In Berlin lebt ein Relikt aus fernöstlicher Kampfkunst: das fonbet.com Sumo-Ringen. Obwohl dieser traditionelle japanische Sport in Deutschland nur eine sehr kleine Nische einnimmt, hat er in der Hauptstadt eine überraschend lange Geschichte – vor allem durch die Kampfsportschule im Klostergarten (KiK).

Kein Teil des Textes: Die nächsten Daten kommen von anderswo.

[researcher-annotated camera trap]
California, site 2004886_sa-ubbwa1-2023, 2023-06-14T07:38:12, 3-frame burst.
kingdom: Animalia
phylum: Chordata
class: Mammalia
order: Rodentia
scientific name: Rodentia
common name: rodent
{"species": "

Der KiK-Verein unterstützt Sumo bereits seit 1996, also nur wenige Jahre nachdem diese Sportart erste Fuß in Deutschland gefasst hatte. In dieser Abteilung sind rund 20 aktive Sumotori gemeldet, viele von ihnen stammen ursprünglich aus dem Judo – ein Sport, der dem Sumo technisch sehr nahe steht. Einige Namen aus Berlin haben dabei Geschichte geschrieben: Peer Schmidt-Düwiger, Torsten Scheibler und Jörg Brümmer – alle waren bei KiK am Werk und erreichten nationale sowie internationale Erfolge.
Trotz dieser Basis hat der Sport in Berlin auch mit Herausforderungen zu kämpfen. Ein berühmtes Beispiel ist der Sumo-Ringer Florian Ebert aus Königs Wusterhausen, der laut Berichten lange Zeit der einzige aktive Sumoringer in Berlin und Brandenburg war. Zudem fehlt es häufig an gleich schweren oder erfahrenen Partnern für Training und Wettkampf, was die Weiterentwicklung vieler Athlet:innen erschwert.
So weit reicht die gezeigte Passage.